▶ **Task list**
a – In the article on debugging distributed systems with AI agents, shorten the paragraph that begins "Under the hood, this export process" to a single sentence that keeps its main facts.
b – Write the next few paragraphs of the article on debugging distributed systems with AI agents, picking up after its last sentence.

▶ **Source extract**

··········

Using AI Agents to Debug Distributed Systems Faster
At my company, we have a feature that allows customers to export large volumes of data to cloud providers.
Under the hood, this export process is split into multiple tasks, where each task is responsible for exporting a subset of objects. These tasks are executed by pods in a multi-tenant Kubernetes environment.
From time to time, we receive alerts indicating that some tasks are taking too long to start and remain in the queue for an extended period.
When that happens, an investigation begins.
The challenge is that this analysis is usually slow, manual, and repetitive.
A typical investigation involves:
- Checking the status of each task and validating key attributes
- Reviewing tenant configurations to identify values that may cause issues
- Inspecting overall cluster health
- Analyzing how many tasks each tenant has created
- Cross-checking configuration in Bitbucket
- Making multiple API calls across services
This process can easily take several minutes, and sometimes much longer, especially during active incidents.

··········

▶ **Extracted information**
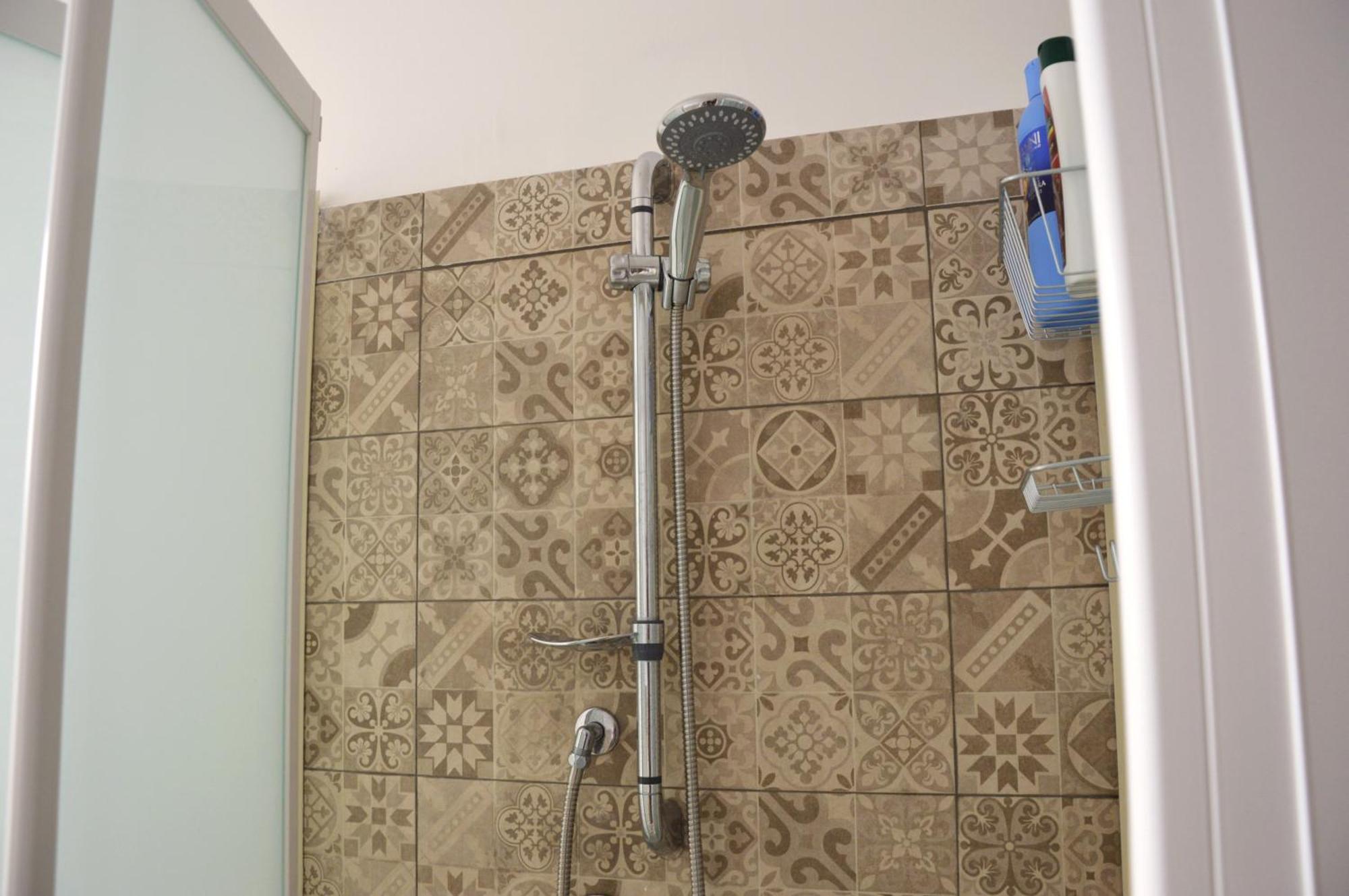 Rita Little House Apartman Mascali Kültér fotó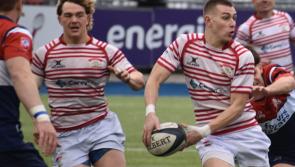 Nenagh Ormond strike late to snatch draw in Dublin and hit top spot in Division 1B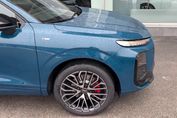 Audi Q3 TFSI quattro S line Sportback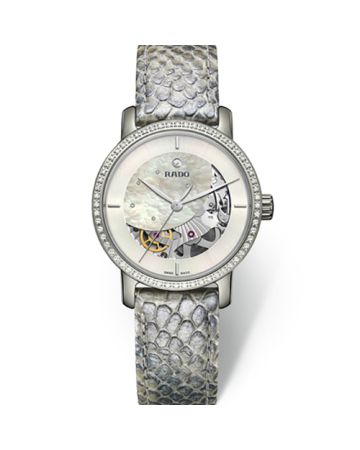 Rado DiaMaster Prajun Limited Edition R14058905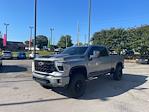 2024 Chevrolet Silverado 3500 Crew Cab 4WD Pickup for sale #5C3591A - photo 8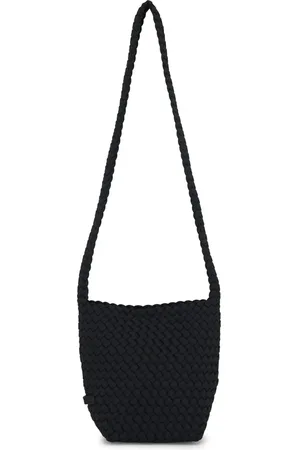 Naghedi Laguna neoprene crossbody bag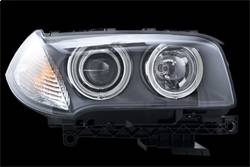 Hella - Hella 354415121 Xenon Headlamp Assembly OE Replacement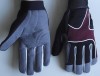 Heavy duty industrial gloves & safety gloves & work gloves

··········

▶ **Answers given**
a – The export is divided into tasks that each export a subset of objects and are run by pods in a multi-tenant Kubernetes environment.

b –
The Idea: Automate the Investigation with an AI Agent
We decided to speed things up by building an AI-powered agent.
The goal was simple:
Automatically gather the relevant data, analyze it, and provide a probable root cause in seconds.
Architecture
To achieve this, we built two main components.
1. MCP Server
We created an MCP server that exposes a set of tools wrapping our internal APIs.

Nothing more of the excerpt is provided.